Philippe Kenel

5 raisons pour dire non à l'imposition des donations et des successions le 14 juin 2015

 

L’initiative qui tend à imposer à un taux de 20% les successions (les mêmes règles s’appliquent également aux donations) supérieures à CHF 2 millions sur laquelle le peuple suisse sera appelé à se prononcer le 14 juin prochain doit être absolument rejetée pour les raisons suivantes :

 

  1. S’il est juste d’imposer une fois le capital, il est totalement inéquitable de le faire à deux reprises. En d’autres termes, il y a lieu de choisir entre soit l’impôt sur la fortune soit celui sur les successions et les donations. La Suisse, contrairement à la quasi-totalité des Etats européens, impose le capital durant toute la période de détention de celui-ci par son propriétaire. Par conséquent, il n’y a pas lieu de l’imposer une seconde fois lors de son transfert entre vifs ou au décès. Le seul Etat qui n’a jamais compris que ces deux impôts ne pouvaient pas être cumulés est la France… Tout ce qui lui arrive, démontre que ce n’est pas l’exemple à suivre ! De grâce, je vous remercie de ne pas m’accuser de french bashing…

 

  1. Dans une société, il est important que chacun participe au bien commun à la hauteur de ses moyens.
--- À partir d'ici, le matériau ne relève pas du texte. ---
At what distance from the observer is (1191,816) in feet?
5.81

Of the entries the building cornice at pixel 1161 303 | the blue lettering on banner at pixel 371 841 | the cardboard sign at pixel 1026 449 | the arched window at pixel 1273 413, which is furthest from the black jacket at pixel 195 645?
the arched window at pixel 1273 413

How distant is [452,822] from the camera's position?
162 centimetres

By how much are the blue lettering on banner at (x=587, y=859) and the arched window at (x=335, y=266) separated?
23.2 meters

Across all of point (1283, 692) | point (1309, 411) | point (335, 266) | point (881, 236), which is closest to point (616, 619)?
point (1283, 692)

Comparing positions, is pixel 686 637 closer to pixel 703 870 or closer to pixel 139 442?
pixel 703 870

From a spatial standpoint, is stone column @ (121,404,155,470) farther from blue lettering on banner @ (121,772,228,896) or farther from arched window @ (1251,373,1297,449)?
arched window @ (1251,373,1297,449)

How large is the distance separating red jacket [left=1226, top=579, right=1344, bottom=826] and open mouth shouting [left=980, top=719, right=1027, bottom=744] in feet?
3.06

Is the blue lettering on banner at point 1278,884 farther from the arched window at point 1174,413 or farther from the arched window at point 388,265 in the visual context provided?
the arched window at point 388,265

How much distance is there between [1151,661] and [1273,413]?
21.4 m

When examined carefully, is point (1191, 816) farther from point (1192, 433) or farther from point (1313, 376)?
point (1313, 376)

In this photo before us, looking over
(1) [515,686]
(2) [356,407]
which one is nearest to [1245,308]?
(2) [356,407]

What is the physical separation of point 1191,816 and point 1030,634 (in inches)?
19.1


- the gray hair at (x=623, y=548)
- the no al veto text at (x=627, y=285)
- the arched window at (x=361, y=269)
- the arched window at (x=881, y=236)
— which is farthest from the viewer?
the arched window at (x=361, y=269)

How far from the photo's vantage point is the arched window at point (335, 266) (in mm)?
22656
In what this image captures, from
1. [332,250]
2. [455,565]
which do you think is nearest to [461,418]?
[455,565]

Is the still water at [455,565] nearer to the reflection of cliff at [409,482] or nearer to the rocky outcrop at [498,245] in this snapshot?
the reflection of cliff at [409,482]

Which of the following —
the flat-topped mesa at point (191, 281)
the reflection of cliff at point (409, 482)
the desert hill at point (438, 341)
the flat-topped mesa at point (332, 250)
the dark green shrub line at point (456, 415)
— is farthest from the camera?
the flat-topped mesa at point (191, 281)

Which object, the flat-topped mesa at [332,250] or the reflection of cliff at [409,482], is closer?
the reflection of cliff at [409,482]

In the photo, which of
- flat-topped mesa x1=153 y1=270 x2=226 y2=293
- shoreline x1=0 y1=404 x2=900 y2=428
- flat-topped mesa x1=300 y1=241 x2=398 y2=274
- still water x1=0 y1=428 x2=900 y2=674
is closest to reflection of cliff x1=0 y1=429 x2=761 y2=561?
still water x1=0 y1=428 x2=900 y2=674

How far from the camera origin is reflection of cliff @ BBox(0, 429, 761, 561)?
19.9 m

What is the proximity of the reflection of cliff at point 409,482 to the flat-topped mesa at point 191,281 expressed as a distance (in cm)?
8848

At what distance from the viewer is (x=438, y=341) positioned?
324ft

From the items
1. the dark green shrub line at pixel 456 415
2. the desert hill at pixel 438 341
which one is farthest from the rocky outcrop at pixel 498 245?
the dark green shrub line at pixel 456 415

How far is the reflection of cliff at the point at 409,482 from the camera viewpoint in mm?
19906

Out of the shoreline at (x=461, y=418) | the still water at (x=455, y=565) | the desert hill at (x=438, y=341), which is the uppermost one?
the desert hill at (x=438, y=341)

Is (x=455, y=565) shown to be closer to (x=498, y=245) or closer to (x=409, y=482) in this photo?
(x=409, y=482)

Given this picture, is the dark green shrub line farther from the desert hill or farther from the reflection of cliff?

Ce principe se traduit par le système de la progressivité de l’impôt. L’initiative va à l’encontre de ce principe en imposant que les successions et les donations supérieures à CHF 2 millions et en ne prévoyant pas un taux progressif. Par ailleurs, si le taux est unique dès que le montant de CHF 2 millions est atteint, il l’est également quel que soit le lien existant entre le défunt et l’héritier ou le donateur et le donataire. Cette manière de faire est contraire à la protection de la famille puisqu’elle met enfant, maîtresse ou amant dans le même lit…

 

  1. Chaque jour, il est loisible de constater à quel point le fédéralisme est une force pour notre pays, notamment en raison de son multilinguisme. Le fait que l’impôt sur les donations et sur les successions soit de compétence cantonale et non pas fédérale est l’un des bastions du fédéralisme helvétique. Si mes concitoyens devaient voter oui le 14 juin, nous ne nous réveillerons plus le 15 au matin dans la même Suisse, non seulement sur le plan fiscal, mais également politique.

 

  1. Cette initiative a un côté détestable dans la mesure où elle stigmatise les personnes aisées ayant une fortune supérieure à CHF 2 millions. Sous le couvert d’une pseudo-justice sociale, les initiants divisent la société helvétique, alors que son homogénéité est sa force. L’acceptation de l’initiative aurait comme conséquence de pénaliser lourdement les entreprises et les entrepreneurs, d’engendrer le départ d’un certain nombre de personnes fortunées suisses ou étrangères et de mettre fin à l’arrivée de nouvelles personnes fortunées dans notre pays. L’importance de leur présence qui a été largement reconnue par le peuple suisse le 30 novembre 2014 a encore été confirmée par le fait que la présence du propriétaire de Patek Philippe à Anières a rapporté environ un demi-milliard de francs en 2014 à cette commune et au canton de Genève.

 

  1. Enfin, outre son objet, cette initiative comporte toutes les tares illustrant la crise de la démocratie directe. D’une part, elle pose une question beaucoup trop large en mélangeant le problème de l’imposition des donations et des successions avec celui du financement de l’AVS. D’autre part, elle prévoit un système rétroactif contraire à la philosophie même de l’ordre juridique helvétique.